# Essential Oil combination



## Debby (Jan 23, 2021)

I’ve just made a soap with Pink Grapefruit. I’m pleased with the outcome but find the essential oil hasn’t a very strong smell, I used 2% Has anyone any ideas what other essential oil I could use, maybe using 1% pink grapefruit and 1% of something else? Thanks


----------



## Zing (Jan 23, 2021)

Are you doing cold process soap?  If so, you can go up to 5% according to my go-to guide on usage rates, Find Free Essential Oil Blends - Modern Soapmaking .  Citrus essential oils are hard to "stick" but the folded citrus are better.  I have good luck with Orange 10X.  Also you can pair a citrus with litsea cubeba which works well for me.  Another trick I have not yet tried is to blend your essential oil in kaolin clay a day ahead of soapig.  Good luck!


----------



## Debby (Jan 23, 2021)

Thank you, I think I’ll try the kaolin clay. Do you know whether white clay would work the same? It’s just that I already have a box


----------



## Zing (Jan 23, 2021)

I don't know.  I've never tried it.  I just got my first order of kaolin.


----------



## cheryla7 (Jan 23, 2021)

I love the smell of Pink Grapefruit in soap, but also have a hard time getting it to stick in the soap, I've tried Litsea Cubeba. Hadn't heard of the Kaolin clay trick but I will try that next time.


----------



## Manor Grove Oils (Feb 20, 2021)

WHAT TO DO
In the essential oil thread above, condense the reply that begins "Are you doing cold process soap?" into a short bulleted list that keeps its main points.

RECORDED INFORMATION
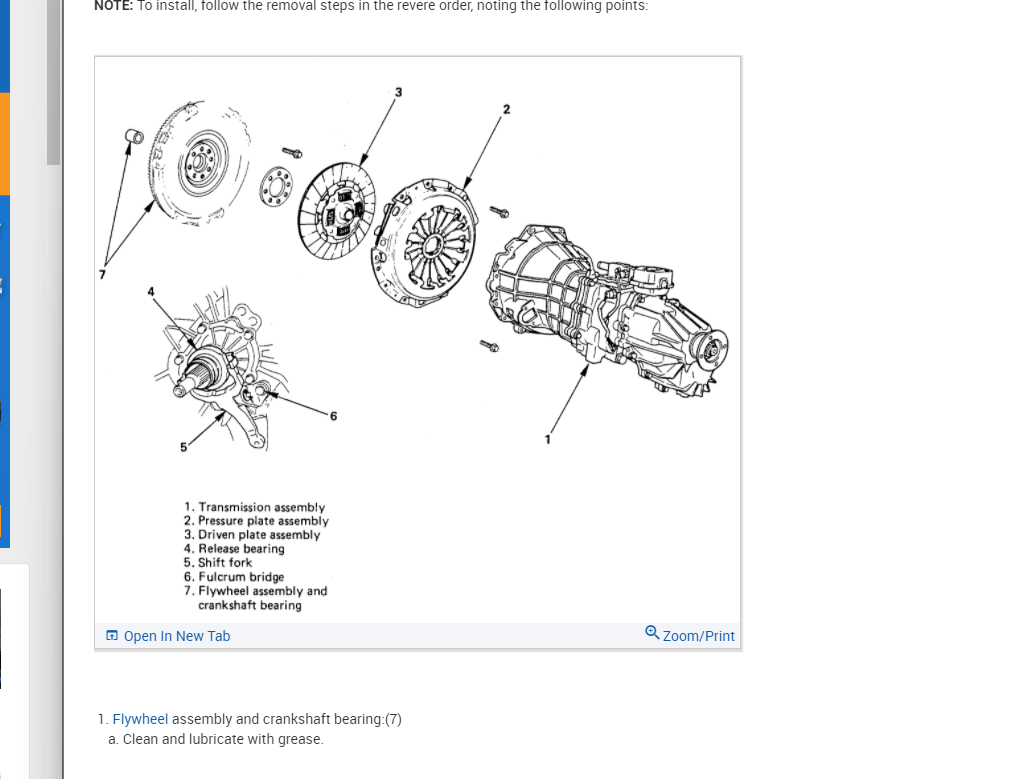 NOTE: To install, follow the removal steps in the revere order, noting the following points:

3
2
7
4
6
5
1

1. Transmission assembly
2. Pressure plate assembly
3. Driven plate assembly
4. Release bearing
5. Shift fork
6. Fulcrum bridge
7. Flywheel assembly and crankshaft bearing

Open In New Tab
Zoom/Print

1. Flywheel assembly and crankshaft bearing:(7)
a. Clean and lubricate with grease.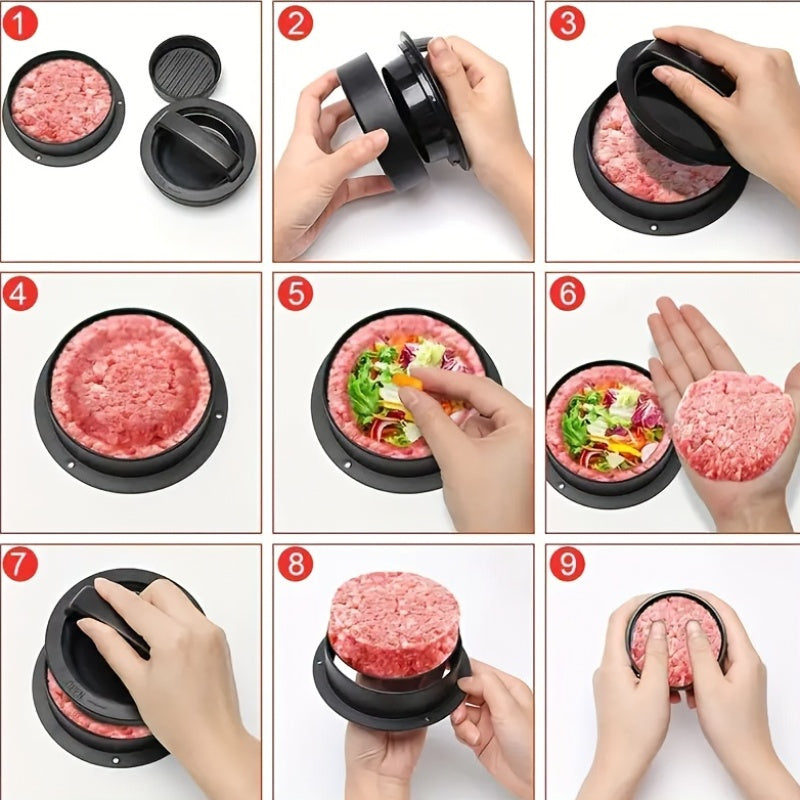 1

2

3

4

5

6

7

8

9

RESULT FOR THIS TASK
- For cold process soap, essential oil can go up to 5%, according to the guide Find Free Essential Oil Blends - Modern Soapmaking.
- Citrus essential oils are hard to make stick, but folded citrus oils do better; Orange 10X has worked well.
- Pairing a citrus oil with litsea cubeba also works.
- A trick not yet tried: blend the essential oil into kaolin clay a day before making the soap.